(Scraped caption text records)
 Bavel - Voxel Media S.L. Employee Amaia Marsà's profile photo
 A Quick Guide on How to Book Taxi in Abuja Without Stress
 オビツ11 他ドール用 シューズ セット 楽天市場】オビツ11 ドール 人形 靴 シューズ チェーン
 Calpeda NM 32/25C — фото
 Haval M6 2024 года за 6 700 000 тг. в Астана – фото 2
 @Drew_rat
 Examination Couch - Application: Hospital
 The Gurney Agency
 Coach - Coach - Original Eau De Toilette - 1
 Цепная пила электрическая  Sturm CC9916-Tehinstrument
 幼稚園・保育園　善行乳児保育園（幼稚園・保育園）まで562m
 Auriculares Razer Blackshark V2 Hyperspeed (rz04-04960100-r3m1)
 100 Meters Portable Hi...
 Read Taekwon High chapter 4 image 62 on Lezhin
---
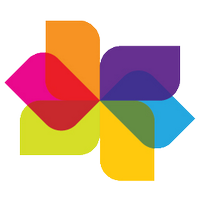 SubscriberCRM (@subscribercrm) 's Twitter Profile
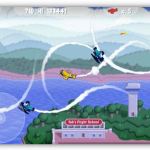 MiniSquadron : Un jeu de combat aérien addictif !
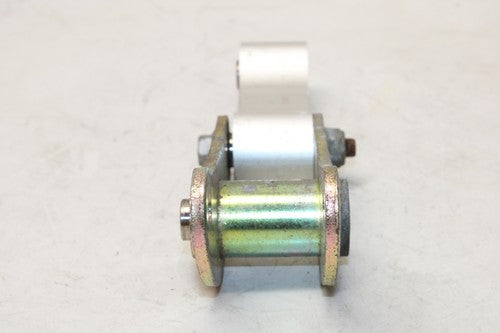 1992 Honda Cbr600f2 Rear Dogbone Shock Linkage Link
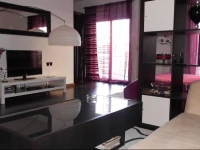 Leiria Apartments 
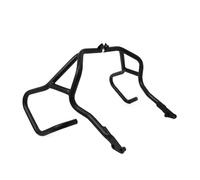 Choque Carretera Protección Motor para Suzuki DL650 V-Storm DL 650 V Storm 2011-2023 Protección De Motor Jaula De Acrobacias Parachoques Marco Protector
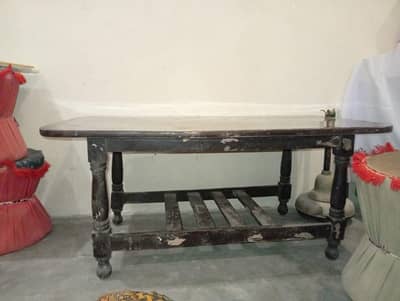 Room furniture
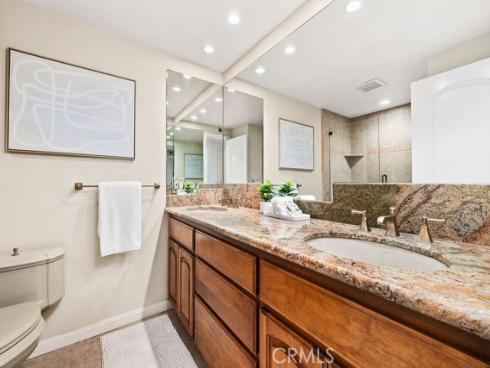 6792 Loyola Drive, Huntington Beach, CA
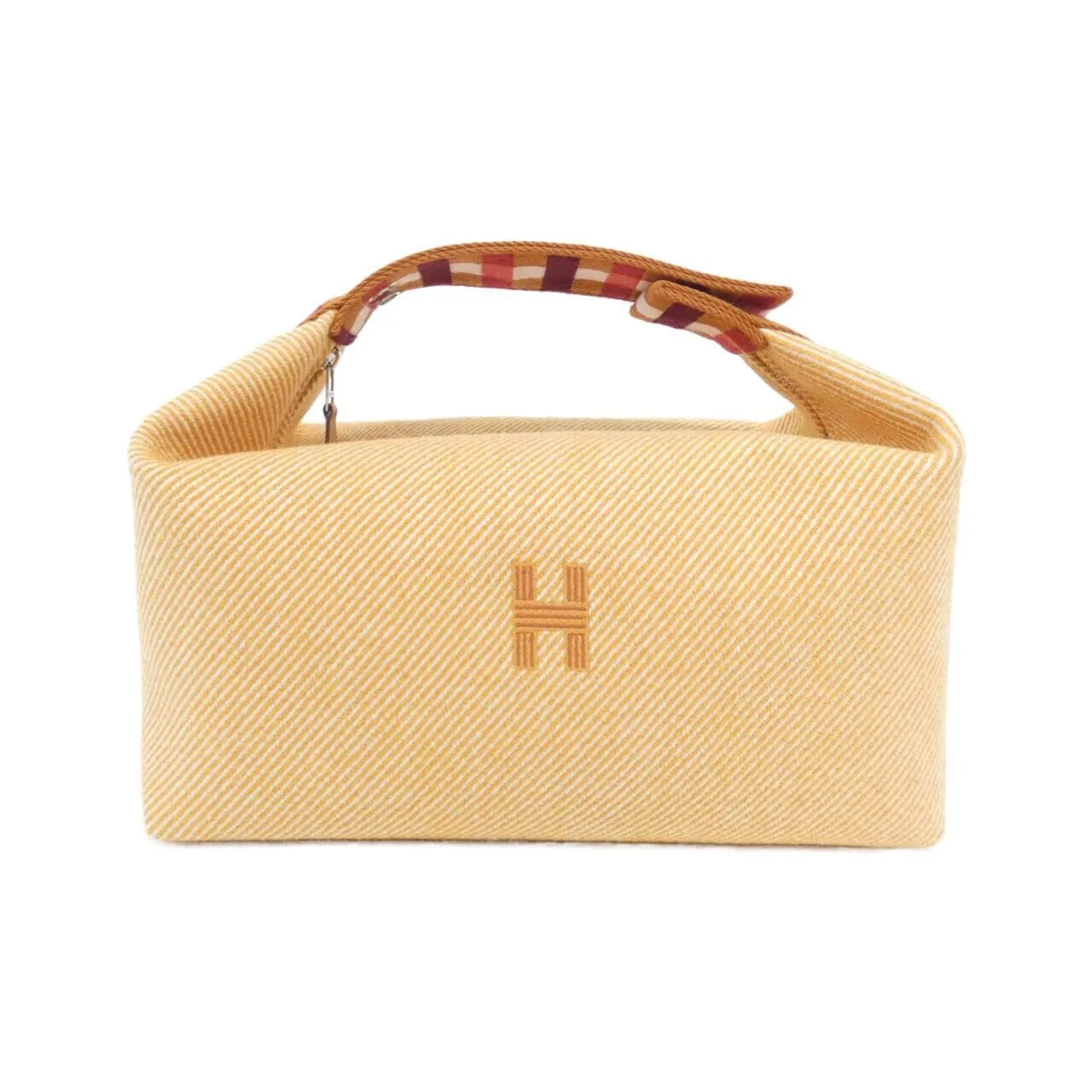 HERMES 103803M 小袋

### What this task involves
Begin at the line that has "SubscriberCRM (@subscribercrm) 's" and stop after the line that has "HERMES 103803M 小袋". Write those records out again with "Apartments" switched to "Flats", leaving out the pictures and changing nothing else.

### Task response
 SubscriberCRM (@subscribercrm) 's Twitter Profile
 MiniSquadron : Un jeu de combat aérien addictif !
 1992 Honda Cbr600f2 Rear Dogbone Shock Linkage Link
 Leiria Flats 
 Choque Carretera Protección Motor para Suzuki DL650 V-Storm DL 650 V Storm 2011-2023 Protección De Motor Jaula De Acrobacias Parachoques Marco Protector
 Room furniture
 6792 Loyola Drive, Huntington Beach, CA
 HERMES 103803M 小袋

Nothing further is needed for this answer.